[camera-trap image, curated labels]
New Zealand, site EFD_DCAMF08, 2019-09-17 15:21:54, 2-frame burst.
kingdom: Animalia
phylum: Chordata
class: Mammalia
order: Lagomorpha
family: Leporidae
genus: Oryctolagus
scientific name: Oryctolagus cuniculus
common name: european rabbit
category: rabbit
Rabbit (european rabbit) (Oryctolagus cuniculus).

# # # # #

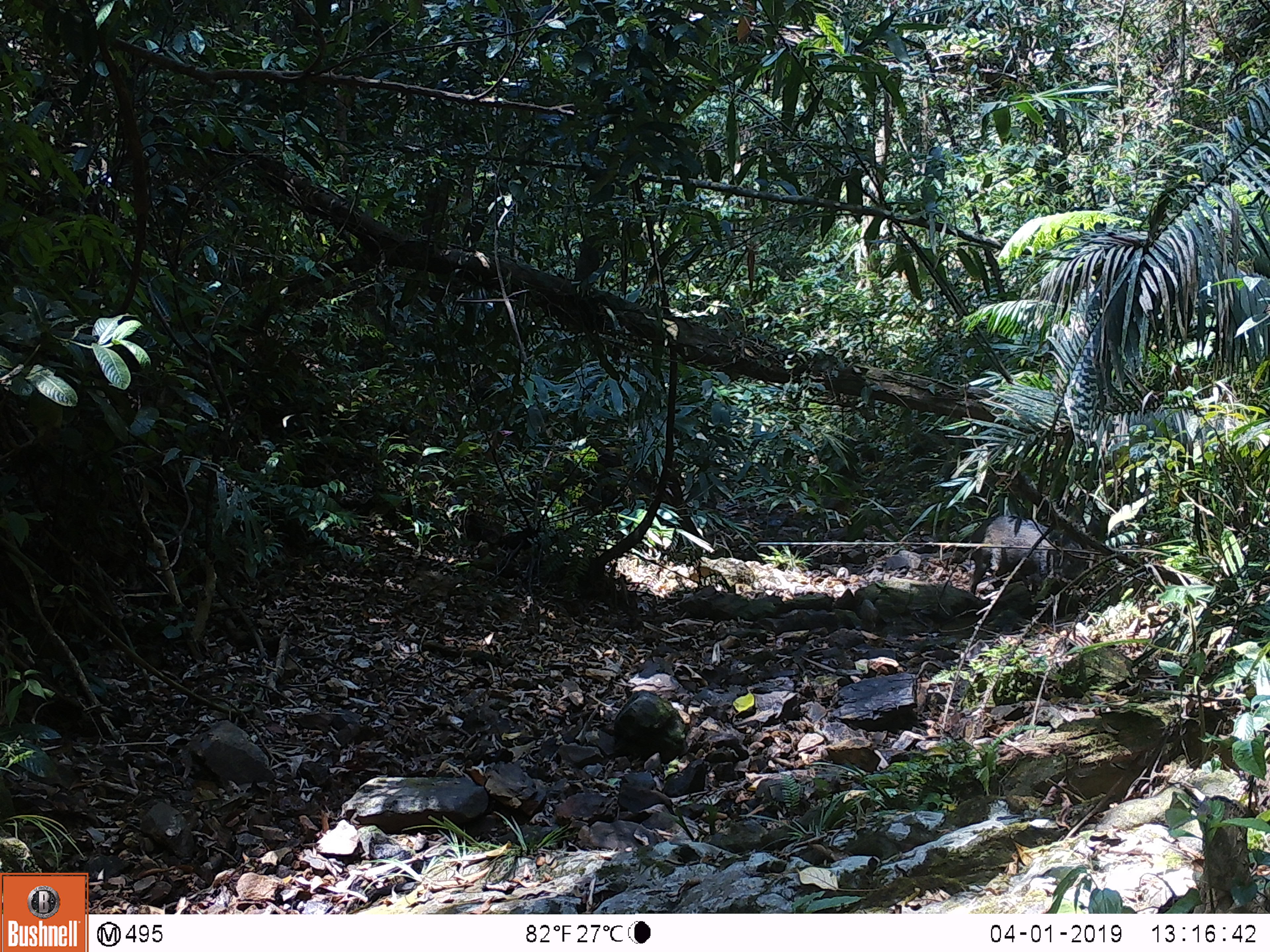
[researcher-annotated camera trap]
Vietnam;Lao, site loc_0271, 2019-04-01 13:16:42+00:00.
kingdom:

# # # # #

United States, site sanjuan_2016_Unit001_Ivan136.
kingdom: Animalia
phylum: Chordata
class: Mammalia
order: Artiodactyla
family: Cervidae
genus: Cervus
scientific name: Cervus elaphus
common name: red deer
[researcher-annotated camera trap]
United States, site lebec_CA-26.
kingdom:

# # # # #

#### Problem details:
Reproduce word for word the material above, starting with the line that has "[camera-trap image, curated labels]" and stopping after the line that has "common name: european rabbit".

#### Your response:
[camera-trap image, curated labels]
New Zealand, site EFD_DCAMF08, 2019-09-17 15:21:54, 2-frame burst.
kingdom: Animalia
phylum: Chordata
class: Mammalia
order: Lagomorpha
family: Leporidae
genus: Oryctolagus
scientific name: Oryctolagus cuniculus
common name: european rabbit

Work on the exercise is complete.